* [Aufgaben]:
**a.** Wann beauftragte die Sportministerkonferenz laut dem Textausschnitt zum Ehrenamt im Sport die Sportreferentenkonferenz?
**b.** Führe den Textausschnitt über das Ehrenamt im Sport nach seinem letzten Satz weiter.

* [Textausschnitt]:
-- -- --
Die Sportministerkonferenz
der Länder hat auf ihrer Sitzung im Dezember 1995 die Sportreferentenkonferenz
beauftragt, gemeinsam mit dem Deutschen Sportbund konkrete Vorschläge für
Maßnahmen zur Unterstützung des Ehrenamtes im Sport zu entwickeln.
In den letzten Jahren haben sich in Städten, aber auch im ländlichen
Raum eine Fülle von neuen Initiativen im sozialen Bereich und im Sport,
soziokulturelle Zentren, Kulturwerkstätten, freie Zentren, freie Theatergruppen
etc., zumeist in der Trägerschaft eingetragener Vereine, entwickelt und
allgemeine Akzeptanz gefunden. Diese Einrichtungen sind traditionell eng verbunden
mit den Ideen der Selbsthilfe, Selbstorganisation und Selbstbestimmung, und
sie beziehen in ihre Arbeit auch die Bedürfnisse sozial benachteiligter
Menschen und gesellschaftlicher Randgruppen ein.
-- -- --
* [Liste der Datensätze]:
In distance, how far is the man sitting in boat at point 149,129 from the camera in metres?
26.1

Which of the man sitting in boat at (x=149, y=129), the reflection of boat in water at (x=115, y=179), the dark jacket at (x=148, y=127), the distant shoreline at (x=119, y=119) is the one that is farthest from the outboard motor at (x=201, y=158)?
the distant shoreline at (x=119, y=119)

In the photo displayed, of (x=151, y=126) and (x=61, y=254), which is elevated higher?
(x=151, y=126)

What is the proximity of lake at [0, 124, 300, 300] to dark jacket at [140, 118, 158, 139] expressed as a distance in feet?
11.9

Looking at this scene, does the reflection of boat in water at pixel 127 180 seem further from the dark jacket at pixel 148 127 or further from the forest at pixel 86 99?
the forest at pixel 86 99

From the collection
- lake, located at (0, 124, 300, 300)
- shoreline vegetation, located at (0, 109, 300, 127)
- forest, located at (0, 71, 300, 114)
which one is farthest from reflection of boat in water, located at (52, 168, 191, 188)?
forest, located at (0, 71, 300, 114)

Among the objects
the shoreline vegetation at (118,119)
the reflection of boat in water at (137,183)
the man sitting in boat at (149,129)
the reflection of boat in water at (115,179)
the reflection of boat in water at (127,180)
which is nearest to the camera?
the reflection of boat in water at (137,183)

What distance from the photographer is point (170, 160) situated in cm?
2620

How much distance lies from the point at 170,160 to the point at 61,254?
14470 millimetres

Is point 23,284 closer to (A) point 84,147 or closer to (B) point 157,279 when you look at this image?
-- -- --
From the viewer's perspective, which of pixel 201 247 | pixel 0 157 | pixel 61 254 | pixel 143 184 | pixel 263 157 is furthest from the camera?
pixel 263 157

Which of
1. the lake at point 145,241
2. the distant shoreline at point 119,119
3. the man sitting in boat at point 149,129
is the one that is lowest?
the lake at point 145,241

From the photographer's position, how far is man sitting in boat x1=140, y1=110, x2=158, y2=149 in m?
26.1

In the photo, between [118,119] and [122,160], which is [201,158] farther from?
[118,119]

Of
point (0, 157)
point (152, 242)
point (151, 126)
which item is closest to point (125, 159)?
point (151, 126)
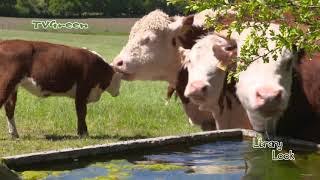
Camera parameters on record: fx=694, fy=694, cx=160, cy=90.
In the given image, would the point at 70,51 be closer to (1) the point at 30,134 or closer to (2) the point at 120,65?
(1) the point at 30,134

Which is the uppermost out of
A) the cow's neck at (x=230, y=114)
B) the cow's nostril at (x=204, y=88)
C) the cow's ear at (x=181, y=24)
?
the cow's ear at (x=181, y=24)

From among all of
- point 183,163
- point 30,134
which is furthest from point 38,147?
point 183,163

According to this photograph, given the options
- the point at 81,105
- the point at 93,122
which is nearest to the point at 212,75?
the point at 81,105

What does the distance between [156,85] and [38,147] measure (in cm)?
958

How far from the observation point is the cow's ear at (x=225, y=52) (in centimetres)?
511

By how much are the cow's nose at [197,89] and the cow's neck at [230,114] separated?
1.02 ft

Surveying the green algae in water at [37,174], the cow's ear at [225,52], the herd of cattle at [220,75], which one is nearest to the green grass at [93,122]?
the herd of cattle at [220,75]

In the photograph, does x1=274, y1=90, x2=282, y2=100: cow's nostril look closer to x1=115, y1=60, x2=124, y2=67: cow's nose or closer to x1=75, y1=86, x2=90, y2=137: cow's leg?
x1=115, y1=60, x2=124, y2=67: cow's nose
-- -- --
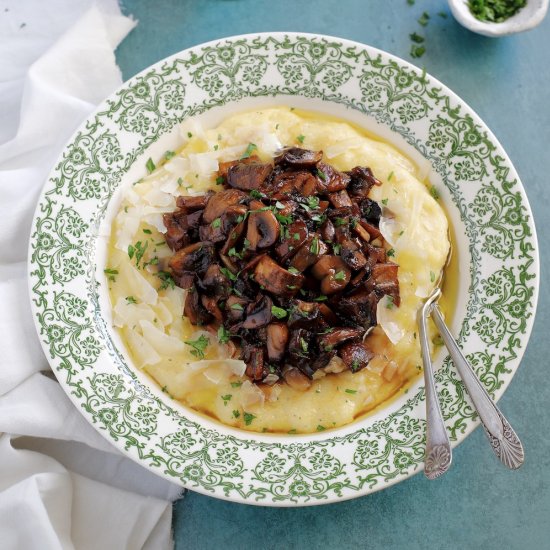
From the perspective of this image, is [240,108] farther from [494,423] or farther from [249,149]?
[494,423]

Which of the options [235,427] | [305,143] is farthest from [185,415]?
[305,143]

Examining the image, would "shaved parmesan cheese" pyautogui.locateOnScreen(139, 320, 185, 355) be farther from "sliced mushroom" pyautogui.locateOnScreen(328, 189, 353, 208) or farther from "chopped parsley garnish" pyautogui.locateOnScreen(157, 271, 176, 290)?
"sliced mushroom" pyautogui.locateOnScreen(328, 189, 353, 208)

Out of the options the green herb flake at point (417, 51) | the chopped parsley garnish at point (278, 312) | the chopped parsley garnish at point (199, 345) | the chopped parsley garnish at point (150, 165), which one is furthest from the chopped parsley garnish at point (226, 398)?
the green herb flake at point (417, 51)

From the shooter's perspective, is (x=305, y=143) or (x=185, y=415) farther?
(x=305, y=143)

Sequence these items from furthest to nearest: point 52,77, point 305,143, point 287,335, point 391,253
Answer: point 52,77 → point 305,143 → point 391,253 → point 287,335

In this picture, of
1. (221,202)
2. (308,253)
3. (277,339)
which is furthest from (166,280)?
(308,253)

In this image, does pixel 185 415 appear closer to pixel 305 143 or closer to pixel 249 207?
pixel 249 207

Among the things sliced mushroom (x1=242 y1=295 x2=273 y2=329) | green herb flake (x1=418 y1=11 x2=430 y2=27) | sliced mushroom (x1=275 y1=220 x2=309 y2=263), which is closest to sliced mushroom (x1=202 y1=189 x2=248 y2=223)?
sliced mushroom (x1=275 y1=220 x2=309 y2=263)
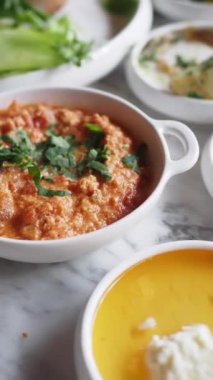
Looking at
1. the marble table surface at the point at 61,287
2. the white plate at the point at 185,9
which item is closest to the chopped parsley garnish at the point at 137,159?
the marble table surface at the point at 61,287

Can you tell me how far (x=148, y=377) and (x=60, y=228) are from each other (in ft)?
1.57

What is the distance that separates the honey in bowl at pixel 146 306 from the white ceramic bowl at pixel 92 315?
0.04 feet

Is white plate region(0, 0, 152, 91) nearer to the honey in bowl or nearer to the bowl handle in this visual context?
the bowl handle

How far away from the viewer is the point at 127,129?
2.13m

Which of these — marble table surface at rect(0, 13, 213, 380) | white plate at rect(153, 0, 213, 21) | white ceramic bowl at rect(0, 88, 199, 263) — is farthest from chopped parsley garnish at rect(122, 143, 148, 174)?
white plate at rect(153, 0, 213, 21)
-- -- --
* [Antworten in Reihenfolge]:
**a.** Auf ihrer Sitzung im Dezember 1995.

**b.**
Ihre übergreifende Orientierung und Angebotsvielfalt haben sie zu wesentlichen
Faktoren des kommunalen kulturellen Lebens und zu einer Ergänzung des traditionellen
Kulturlebens werden lassen.
Die Förderung dieser Einrichtungen wird in den Ländern unterschiedlich
gehandhabt:
o Baden-Württemberg fördert seit 1987 Maßnahmen zur Ausstattung
von Kulturinitiativen und soziokulturellen Zentren sowie seit 1991 auch Baumaßnahmen.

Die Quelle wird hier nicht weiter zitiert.